REQUEST: Rewrite every entry below with "closest" changed to "nearest", keeping everything else the same. Omit the pictures from your answer.

■ ■ ■ ■

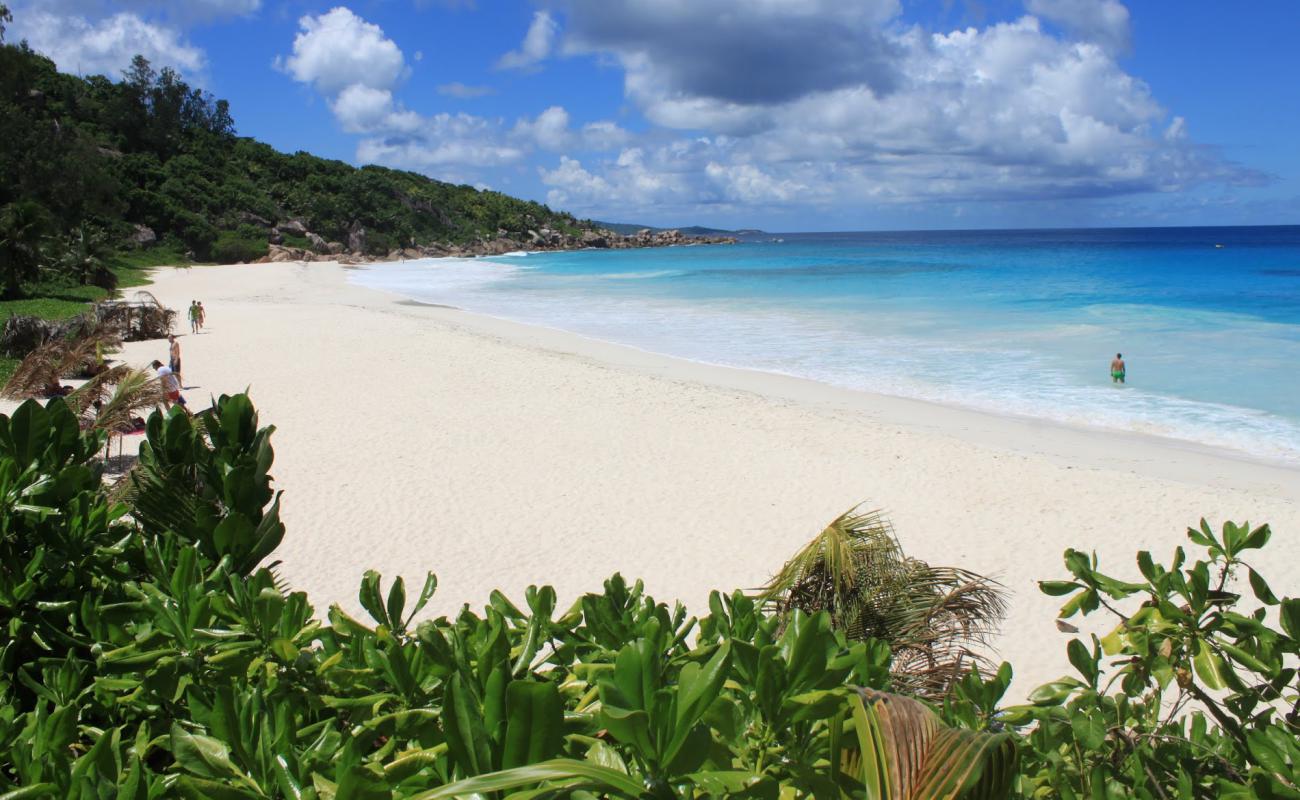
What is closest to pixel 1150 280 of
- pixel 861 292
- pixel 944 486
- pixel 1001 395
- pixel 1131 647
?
pixel 861 292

■ ■ ■ ■

WORKED ANSWER:
What is nearest to pixel 1150 280 of
- pixel 861 292
- pixel 944 486
- pixel 1001 395
- pixel 1131 647
?
pixel 861 292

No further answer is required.